Иван Андреевич машинально взглядывает. Там — неподвижная женская фигурка в черном. Фарфоровое розовое личико и белокурые пышные завитки волос. Что-то неподвижное, ограниченное, ничтожное, как жалкое дополнение сверкающего хрусталя и груды переполненных съестных блюд.
Сергей Павлович поправляет на носу пенснэ, и фарфоровая куколка под его упорным взглядом приходит в движение.
Он посылает ей воздушный поцелуй и открывает ряд красивых, жемчужных зубов. Потом резко отвертывается и потухает.
И Иван Андреевич странно видит в его глазах дрожащие слезы. Носом он издает свистящий звук. Голова с правильно сделанным пробором вдруг нагибается. Руки возятся с непокорным пенснэ.
— Все-таки, это немного трудно… да, — говорит он неожиданно. — В нашей жизни, действительно, многое не так…
Иван Андреевич из вежливости отворачивается, чтобы не смотреть.
Звеня и ловко поворачивая подносом, официант поставил перед обоими водку и коньяк.
С вокзала поехали на квартиру к Ивану Андреевичу.
Юрасов, выпив, много говорил, и это сейчас нравилось Ивану Андреевичу.
— Если бы возможно было начать жизнь сначала, — рассуждал он, когда они ехали на извозчике, — то начал ли бы я ее так же, или как-нибудь иначе?

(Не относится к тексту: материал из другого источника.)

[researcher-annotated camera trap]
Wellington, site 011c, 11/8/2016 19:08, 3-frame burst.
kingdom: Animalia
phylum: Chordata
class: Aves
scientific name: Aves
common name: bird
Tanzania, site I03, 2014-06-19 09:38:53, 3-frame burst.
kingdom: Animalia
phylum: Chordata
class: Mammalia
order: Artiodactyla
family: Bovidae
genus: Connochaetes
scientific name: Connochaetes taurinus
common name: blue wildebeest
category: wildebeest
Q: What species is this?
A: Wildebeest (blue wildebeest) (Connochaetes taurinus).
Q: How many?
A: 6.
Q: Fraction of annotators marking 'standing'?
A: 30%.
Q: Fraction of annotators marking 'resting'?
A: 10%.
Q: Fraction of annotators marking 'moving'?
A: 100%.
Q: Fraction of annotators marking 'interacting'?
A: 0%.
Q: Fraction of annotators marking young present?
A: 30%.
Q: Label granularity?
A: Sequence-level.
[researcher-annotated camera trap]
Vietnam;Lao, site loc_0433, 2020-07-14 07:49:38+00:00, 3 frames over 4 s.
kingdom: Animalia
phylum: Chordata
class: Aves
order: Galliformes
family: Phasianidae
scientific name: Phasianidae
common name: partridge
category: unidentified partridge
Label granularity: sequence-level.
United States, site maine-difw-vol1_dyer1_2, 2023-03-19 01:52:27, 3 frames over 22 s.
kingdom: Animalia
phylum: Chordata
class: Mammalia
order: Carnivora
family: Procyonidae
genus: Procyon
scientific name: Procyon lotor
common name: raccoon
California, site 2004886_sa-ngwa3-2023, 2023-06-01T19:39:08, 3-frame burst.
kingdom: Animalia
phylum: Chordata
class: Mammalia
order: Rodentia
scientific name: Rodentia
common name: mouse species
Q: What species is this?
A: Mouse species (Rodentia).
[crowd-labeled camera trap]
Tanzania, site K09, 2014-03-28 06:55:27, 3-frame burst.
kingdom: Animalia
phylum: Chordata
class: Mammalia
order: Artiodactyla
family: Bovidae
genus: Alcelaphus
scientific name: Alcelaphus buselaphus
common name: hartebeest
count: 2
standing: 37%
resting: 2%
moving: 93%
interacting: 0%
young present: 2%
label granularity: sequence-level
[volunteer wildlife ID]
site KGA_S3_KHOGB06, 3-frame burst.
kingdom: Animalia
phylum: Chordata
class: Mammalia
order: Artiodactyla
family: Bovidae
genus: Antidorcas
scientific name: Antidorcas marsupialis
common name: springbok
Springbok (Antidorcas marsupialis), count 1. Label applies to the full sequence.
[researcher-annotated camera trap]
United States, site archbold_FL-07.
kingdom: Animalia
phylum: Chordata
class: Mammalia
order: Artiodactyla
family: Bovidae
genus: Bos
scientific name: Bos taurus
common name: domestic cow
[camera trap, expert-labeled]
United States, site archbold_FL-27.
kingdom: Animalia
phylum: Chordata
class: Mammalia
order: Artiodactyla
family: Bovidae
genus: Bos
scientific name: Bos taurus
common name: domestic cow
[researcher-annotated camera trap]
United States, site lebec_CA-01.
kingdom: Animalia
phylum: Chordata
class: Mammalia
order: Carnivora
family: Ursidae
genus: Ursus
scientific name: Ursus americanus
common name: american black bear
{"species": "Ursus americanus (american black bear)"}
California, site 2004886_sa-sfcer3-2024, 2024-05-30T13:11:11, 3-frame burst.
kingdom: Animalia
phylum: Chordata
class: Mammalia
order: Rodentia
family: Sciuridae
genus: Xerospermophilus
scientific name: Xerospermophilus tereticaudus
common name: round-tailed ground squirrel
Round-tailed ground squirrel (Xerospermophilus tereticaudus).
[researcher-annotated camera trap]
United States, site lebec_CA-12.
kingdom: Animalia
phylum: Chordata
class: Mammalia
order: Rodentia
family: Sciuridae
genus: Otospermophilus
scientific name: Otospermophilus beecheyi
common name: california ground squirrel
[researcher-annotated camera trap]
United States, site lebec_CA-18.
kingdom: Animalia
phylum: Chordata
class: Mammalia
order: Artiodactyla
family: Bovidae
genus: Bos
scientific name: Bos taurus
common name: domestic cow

Ивана Андреевича занимало, что он ответит на этот вопрос. Самому ему казалось, что он бы, быть может, начал ее как-нибудь иначе. Как?.. он не знал… Но оттого, что он долго сидел на вокзале и при нем пришли и ушли два пассажирских поезда, дважды наполнив вокзал шумною, разнообразно-однообразною толпою мужчин и женщин, таких непохожих между собою и вместе до смешного одинаковых, — жизнь, вообще, казалась ему шире, собственное прошлое немного жалким и узким, и хотелось чего-то нового, вольного.
Он чувствовал себя так, как будто последние пять-шесть лет упали с плеч, и он был опять холостым человеком, перед которым открывалось множество дорог.
Было отчаянно-весело. О Лиде он старался не думать: это был неизбежно-официальный конец, — и только. А ему хотелось жизни, простора. Вспоминалась Серафима, но только на момент, и делалось душно, хотелось воздуху, движения.
— Я бы начал ее, свою жизнь, опять совершенно так же, — сказал Юрасов, вскинув голову кверху и поправляя пенснэ, шнурок которого запутался от резкого движения за пуговицу.
И в этом движении его головы было много чего-то наивно-милого.
— Я бы начал с того же самого пункта, — продолжал он, громко смеясь, — и дошел бы опять до сегодняшней точки. Черт! Выполнил бы всю программу от начала и до конца. Для меня это неизбежно.
— Почему? — спросил Иван Андреевич.
— А черт его знает. Должно быть, я Клавку любил. И других тоже. А раз я любил, мог ли бы я не любить? Ясно, — и так далее. Perpetuum mobile.
Он сделал указательными пальцами движение один вокруг другого.
— А раз неизбежно, то и… А, знаете, в сущности, это — проклятый вопрос. Мы с женщинами сходимся как-то подло, и они оставляют нас. Все-таки они чего-то ищут, любят честнее, глубже. Если привяжутся, то навсегда. Архаровцы мы, по-настоящему… Конечно, это неизбежно, но… Да, конечно, неизбежно. А, черт! Для меня по крайней мере.
Он начал насвистывать шансонетку, глядя печально вдаль. Лицо его заметно осунулось за последнее время и постарело. Возле глаз появились «гусиные лапки». Должно быть, ему теперь очень плохо жилось. Жил он где-то в плохих номерах и, вероятно, скверно питался. Пальто на нем было неважное и шляпа прошлогодняя, хотя еще хорошая. Это был большой ребенок, который требовал заботы о себе.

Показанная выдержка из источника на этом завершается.